**SHORT EXERCISE:** Please copy the listing from its start through the line containing "Answer: the forested", swapping "camera" for "viewer" and changing nothing else. Leave out the pictures.

Entries from a dataset

-- start --

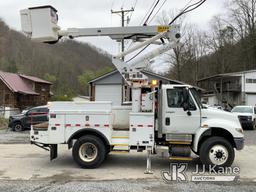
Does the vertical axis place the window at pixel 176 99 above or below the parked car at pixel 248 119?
above

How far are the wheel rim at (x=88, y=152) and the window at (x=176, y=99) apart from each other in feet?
8.54

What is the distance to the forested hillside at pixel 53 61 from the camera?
212 ft

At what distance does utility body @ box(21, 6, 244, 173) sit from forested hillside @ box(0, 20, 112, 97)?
4999 cm

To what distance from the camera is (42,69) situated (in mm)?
81250

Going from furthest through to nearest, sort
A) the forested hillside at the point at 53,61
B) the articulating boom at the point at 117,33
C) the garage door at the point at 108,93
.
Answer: the forested hillside at the point at 53,61 < the garage door at the point at 108,93 < the articulating boom at the point at 117,33

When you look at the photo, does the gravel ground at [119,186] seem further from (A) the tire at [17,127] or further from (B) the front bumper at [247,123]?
(B) the front bumper at [247,123]

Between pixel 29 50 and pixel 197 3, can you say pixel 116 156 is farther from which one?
pixel 29 50

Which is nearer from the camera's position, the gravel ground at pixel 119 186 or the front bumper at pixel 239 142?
the gravel ground at pixel 119 186

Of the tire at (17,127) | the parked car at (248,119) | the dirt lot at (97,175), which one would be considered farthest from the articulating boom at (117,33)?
the parked car at (248,119)

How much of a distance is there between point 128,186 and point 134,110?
2506 millimetres

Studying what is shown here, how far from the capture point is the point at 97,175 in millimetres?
7809

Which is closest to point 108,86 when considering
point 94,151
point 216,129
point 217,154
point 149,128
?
point 94,151

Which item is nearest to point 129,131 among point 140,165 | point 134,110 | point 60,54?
point 134,110

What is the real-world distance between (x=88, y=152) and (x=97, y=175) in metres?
1.00
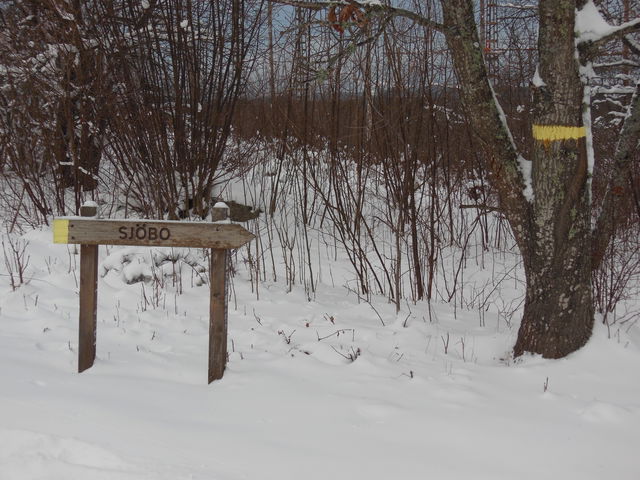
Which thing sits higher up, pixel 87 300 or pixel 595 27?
pixel 595 27

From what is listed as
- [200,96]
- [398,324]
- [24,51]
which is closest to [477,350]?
[398,324]

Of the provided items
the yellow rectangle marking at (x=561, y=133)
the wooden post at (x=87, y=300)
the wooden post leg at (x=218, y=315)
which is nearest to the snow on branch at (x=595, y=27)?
the yellow rectangle marking at (x=561, y=133)

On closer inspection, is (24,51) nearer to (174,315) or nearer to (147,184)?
(147,184)

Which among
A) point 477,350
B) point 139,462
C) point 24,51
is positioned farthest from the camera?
point 24,51

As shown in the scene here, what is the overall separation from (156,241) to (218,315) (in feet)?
1.90

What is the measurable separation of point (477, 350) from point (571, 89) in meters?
1.88

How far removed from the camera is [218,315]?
141 inches

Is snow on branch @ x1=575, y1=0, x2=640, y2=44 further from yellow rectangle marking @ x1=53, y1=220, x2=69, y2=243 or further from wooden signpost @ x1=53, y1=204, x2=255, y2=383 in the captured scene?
yellow rectangle marking @ x1=53, y1=220, x2=69, y2=243

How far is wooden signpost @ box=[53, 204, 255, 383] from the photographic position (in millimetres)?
3455

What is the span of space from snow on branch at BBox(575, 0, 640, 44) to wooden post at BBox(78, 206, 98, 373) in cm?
315

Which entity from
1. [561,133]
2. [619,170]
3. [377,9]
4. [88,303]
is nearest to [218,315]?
[88,303]

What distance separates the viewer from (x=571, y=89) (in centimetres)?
351

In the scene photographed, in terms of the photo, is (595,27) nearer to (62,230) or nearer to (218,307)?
(218,307)

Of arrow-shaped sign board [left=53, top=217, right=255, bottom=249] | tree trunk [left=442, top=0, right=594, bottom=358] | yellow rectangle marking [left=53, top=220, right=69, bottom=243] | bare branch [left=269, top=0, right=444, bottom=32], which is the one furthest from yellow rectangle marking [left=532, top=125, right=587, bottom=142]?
yellow rectangle marking [left=53, top=220, right=69, bottom=243]
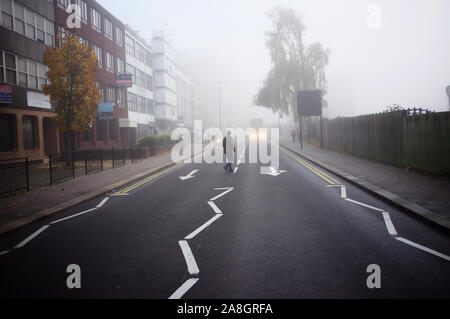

-- end --

**SOLUTION TO THIS TASK:**
Does the vertical axis place the window at pixel 176 99 above or below the parked car at pixel 248 119?
above

How far are the wheel rim at (x=88, y=152) and the window at (x=176, y=99) apart from each other in feet?
8.54

What is the distance to the forested hillside at pixel 53 61 from the viewer?
212 ft

At what distance does utility body @ box(21, 6, 244, 173) sit from forested hillside @ box(0, 20, 112, 97)?
4999 cm

To what distance from the viewer is (42,69) situated (in mm)?
81250

Going from furthest through to nearest, sort
A) the forested hillside at the point at 53,61
B) the articulating boom at the point at 117,33
C) the garage door at the point at 108,93
.
Answer: the forested hillside at the point at 53,61 < the garage door at the point at 108,93 < the articulating boom at the point at 117,33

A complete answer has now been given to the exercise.